Selagi belum ditemukannya vaksin Covid-19, ia meminta masyarakat untuk tetap berhati-hati dalam melakukan interaksi. Sentuhan fisik dalam beragam kegiatan termasuk keagamaan sebaiknya dihindari. Langkah-langkah ini merupakan bagian dari kehati-hatian dalam mengendalikan persebaran pandemi virus Covid-19.

Rencana kebijakan new normal di rumah ibadah atau kegiatan keagamaan harus mempertimbangkan aspek persebaran Covid-19. Protokol kesehatan dan keselamatan serta kesehatan jiwa masyarakat tetap yang harus diutamakan dan diperhatikan.

Adapun rencana pembukaan kembali rumah ibadah disampaikan Menteri Agama Fachrul Razi, saat memberikan keterangan pers usai mengikuti rapat terbatas bersama Presiden, Rabu (27/5). Ia menyebut Diaktifkannya kembali rumah peribadatan tersebut dilakukan dengan menaati prosedur standar new normal dan protokol kesehatan."Kami membuat konsep umum adalah secara bertahap kegiatan ibadah di rumah ibadah dibuka kembali dengan tetap mentaati prosedur standar tatanan baru new normal yang telah dinyatakan oleh Presiden pada 15 Mei 2020 lalu,” kata Menteri Agama Fachrul Razi.

Rumah ibadah dapat kembali digunakan jika telah mendapatkan rekomendasi dari camat di masing-masing wilayah. Hanya rumah ibadah yang aman dari Covid-19 saja yang mendapatkan izin untuk kembali dibuka.

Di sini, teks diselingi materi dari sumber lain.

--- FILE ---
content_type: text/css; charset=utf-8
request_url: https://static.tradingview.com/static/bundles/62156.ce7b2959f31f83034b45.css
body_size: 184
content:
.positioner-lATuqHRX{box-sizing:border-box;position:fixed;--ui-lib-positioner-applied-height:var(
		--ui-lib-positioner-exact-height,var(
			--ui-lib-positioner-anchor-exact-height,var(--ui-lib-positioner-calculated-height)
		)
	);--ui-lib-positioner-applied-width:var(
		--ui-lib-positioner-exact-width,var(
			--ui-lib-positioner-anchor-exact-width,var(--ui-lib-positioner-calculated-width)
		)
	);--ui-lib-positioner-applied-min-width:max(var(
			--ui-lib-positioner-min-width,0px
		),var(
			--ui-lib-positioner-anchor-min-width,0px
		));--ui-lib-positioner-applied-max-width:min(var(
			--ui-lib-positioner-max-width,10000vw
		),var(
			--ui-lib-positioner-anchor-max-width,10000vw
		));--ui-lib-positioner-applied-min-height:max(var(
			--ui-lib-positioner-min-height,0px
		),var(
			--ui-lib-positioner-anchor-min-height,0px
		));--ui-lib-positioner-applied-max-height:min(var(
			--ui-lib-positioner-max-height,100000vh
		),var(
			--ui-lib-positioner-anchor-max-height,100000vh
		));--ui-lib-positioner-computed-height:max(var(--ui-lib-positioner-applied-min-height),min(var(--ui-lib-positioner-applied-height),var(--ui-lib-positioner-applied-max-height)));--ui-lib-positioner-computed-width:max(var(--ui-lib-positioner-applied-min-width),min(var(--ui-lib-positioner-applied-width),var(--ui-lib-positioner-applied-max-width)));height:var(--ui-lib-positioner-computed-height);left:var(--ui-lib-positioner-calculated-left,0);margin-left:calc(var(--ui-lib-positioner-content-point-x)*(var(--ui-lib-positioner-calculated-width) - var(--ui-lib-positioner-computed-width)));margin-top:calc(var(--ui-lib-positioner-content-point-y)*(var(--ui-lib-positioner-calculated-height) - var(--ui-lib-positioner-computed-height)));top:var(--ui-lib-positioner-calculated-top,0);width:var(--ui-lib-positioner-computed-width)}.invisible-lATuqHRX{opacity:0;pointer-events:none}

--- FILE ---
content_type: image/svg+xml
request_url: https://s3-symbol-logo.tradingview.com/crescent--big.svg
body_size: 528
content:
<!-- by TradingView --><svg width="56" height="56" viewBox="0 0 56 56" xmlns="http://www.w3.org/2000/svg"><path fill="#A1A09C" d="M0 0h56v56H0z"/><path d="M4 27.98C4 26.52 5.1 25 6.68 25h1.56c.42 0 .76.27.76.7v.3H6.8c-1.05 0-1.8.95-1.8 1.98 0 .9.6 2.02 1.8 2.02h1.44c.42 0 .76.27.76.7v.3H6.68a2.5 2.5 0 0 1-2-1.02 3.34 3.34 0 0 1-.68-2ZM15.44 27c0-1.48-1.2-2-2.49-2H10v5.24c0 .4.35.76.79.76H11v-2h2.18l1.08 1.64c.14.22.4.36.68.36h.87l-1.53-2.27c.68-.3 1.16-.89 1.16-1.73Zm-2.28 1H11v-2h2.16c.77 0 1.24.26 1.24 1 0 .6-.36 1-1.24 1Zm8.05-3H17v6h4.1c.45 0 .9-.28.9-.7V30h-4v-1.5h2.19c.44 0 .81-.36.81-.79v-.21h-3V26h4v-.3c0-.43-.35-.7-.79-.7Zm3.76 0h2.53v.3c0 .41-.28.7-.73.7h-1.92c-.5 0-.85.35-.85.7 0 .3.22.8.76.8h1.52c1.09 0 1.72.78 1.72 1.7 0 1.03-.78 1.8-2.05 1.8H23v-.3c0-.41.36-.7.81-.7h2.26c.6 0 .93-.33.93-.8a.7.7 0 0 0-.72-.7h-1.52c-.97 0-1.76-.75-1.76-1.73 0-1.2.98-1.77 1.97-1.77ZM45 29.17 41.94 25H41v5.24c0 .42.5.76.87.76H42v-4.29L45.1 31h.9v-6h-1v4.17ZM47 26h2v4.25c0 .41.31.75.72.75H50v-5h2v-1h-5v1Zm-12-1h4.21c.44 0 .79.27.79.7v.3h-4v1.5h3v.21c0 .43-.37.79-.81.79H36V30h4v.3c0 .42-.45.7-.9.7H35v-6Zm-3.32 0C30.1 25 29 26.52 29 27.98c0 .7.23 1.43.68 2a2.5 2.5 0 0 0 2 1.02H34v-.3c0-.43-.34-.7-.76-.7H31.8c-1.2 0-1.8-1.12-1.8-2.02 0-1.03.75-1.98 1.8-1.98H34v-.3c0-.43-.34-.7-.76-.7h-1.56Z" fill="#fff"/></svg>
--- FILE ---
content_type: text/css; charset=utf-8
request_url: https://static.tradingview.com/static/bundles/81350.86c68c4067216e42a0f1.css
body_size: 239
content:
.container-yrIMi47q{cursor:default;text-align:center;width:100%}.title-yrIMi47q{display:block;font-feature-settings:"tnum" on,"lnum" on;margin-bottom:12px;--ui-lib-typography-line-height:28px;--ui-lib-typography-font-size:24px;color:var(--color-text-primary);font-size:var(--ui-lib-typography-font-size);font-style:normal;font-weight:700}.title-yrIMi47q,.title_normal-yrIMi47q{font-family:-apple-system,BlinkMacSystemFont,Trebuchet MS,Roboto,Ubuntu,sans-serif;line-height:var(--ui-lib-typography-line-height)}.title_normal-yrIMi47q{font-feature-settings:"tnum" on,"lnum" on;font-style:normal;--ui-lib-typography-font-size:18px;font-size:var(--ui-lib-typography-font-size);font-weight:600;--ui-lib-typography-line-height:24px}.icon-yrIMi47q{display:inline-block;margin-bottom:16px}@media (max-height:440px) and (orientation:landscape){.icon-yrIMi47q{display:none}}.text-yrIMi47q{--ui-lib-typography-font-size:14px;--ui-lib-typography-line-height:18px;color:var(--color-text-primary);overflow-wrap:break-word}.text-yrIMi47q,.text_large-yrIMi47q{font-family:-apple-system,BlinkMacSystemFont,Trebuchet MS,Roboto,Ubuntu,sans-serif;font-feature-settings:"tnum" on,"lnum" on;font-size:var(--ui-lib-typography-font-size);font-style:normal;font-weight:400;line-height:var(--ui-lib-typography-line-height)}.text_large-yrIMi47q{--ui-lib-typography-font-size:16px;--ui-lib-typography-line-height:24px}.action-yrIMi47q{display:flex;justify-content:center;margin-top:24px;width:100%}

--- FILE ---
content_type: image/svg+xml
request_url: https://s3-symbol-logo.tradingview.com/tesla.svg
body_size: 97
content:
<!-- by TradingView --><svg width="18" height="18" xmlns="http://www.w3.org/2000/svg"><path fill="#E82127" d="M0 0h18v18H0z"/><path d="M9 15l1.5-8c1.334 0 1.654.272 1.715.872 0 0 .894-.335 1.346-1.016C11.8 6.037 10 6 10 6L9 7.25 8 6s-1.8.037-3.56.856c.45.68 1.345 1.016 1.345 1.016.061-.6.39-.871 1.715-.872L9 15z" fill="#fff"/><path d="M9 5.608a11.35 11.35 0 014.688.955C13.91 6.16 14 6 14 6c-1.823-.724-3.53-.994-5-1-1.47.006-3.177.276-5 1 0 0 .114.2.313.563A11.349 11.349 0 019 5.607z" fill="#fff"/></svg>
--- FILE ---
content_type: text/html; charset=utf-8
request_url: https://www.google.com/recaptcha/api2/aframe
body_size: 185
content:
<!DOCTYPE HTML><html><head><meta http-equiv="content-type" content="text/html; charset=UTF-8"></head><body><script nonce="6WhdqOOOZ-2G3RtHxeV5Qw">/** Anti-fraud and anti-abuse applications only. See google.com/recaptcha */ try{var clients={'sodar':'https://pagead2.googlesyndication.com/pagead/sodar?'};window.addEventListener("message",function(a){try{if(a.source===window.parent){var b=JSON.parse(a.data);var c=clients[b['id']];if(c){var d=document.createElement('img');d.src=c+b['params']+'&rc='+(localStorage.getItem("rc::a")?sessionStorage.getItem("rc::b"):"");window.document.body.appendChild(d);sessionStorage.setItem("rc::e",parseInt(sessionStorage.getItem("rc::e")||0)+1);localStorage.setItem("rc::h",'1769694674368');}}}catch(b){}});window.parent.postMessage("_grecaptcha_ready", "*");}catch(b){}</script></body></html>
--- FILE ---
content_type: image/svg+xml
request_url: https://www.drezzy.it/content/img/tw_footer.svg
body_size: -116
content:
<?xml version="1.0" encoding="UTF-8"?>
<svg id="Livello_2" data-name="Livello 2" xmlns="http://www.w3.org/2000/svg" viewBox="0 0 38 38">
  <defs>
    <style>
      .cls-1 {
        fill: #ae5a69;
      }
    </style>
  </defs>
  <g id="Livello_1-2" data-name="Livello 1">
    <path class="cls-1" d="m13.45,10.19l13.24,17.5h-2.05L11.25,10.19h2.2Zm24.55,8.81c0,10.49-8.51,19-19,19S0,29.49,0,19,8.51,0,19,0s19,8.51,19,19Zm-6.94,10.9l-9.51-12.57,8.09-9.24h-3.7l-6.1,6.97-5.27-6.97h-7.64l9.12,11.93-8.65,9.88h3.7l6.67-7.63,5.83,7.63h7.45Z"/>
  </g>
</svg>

Nantinya, setiap kepala desa mengajukan rumah ibadah di wilayahnya yang aman dari virus ke camat setempat agar dapat digunakan kembali. Kemudian, forum komunikasi pimpinan di tingkat kecamatan akan mempelajari rumah ibadah yang diajukan tersebut. Jika memang memenuhi syarat tak menimbulkan ancaman penularan Covid-19, camat dapat mengeluarkan izin setelah berkonsultasi terlebih dahulu dengan bupati. Menag juga menegaskan, izin yang dikeluarkan akan ditinjau kembali setiap bullannya. Sehingga jika diketahui ada perkembangan jumlah kasus covid di lingkungan sekitar, izin tersebut akan dicabut.